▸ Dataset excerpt
________________________
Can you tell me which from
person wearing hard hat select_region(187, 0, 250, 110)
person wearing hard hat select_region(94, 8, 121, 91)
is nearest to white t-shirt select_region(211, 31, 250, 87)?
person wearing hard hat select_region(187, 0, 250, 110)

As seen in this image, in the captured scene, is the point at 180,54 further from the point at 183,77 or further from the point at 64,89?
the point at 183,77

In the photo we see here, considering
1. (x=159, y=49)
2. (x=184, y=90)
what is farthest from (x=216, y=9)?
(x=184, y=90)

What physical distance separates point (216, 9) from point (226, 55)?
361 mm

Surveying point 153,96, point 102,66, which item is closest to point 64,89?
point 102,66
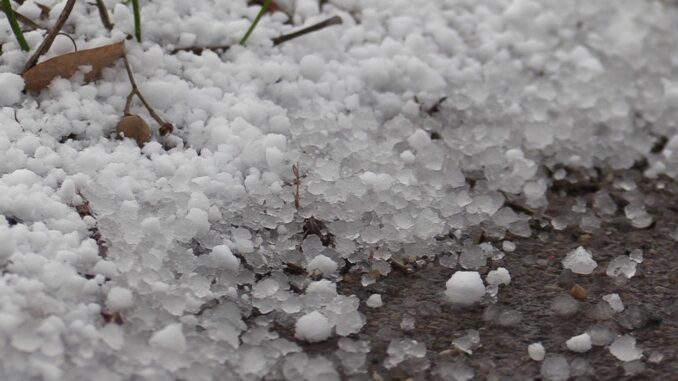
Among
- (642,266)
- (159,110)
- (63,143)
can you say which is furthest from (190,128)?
(642,266)

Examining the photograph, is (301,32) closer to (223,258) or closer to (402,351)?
(223,258)

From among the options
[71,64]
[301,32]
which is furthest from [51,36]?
[301,32]

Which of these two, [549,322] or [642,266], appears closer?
[549,322]

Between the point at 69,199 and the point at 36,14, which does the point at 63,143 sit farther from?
the point at 36,14

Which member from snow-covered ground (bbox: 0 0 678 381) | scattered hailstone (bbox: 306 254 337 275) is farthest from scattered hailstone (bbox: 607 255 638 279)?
scattered hailstone (bbox: 306 254 337 275)

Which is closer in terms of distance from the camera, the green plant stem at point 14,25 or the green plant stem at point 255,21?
the green plant stem at point 14,25

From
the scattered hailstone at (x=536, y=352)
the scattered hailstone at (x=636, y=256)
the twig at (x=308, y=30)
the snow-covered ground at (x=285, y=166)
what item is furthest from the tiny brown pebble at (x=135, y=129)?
the scattered hailstone at (x=636, y=256)

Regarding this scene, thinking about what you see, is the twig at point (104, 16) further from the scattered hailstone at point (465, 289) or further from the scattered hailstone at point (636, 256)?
the scattered hailstone at point (636, 256)
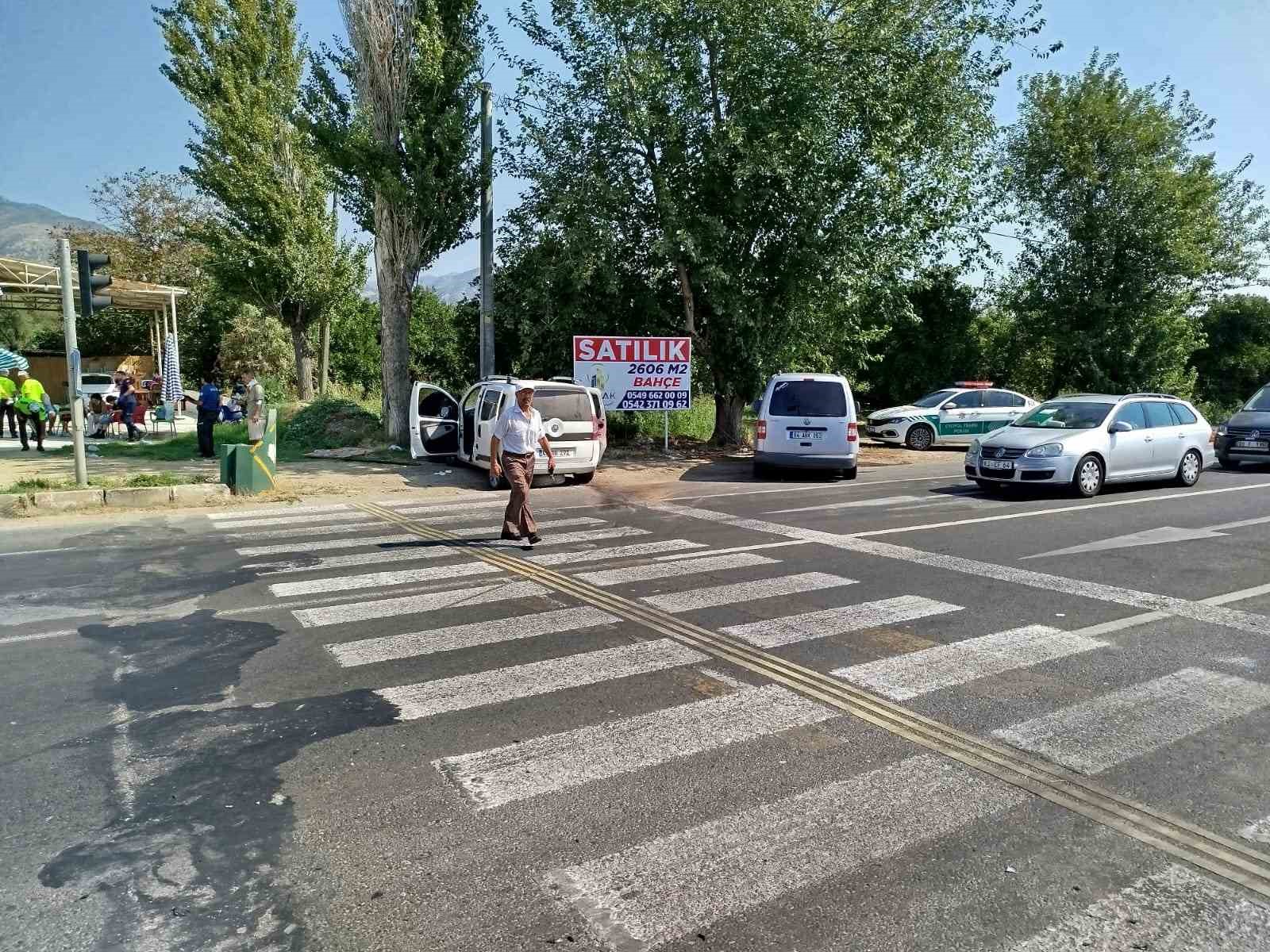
________________________
Please count the lines in the records above that contain the string "covered". Give only the number.

2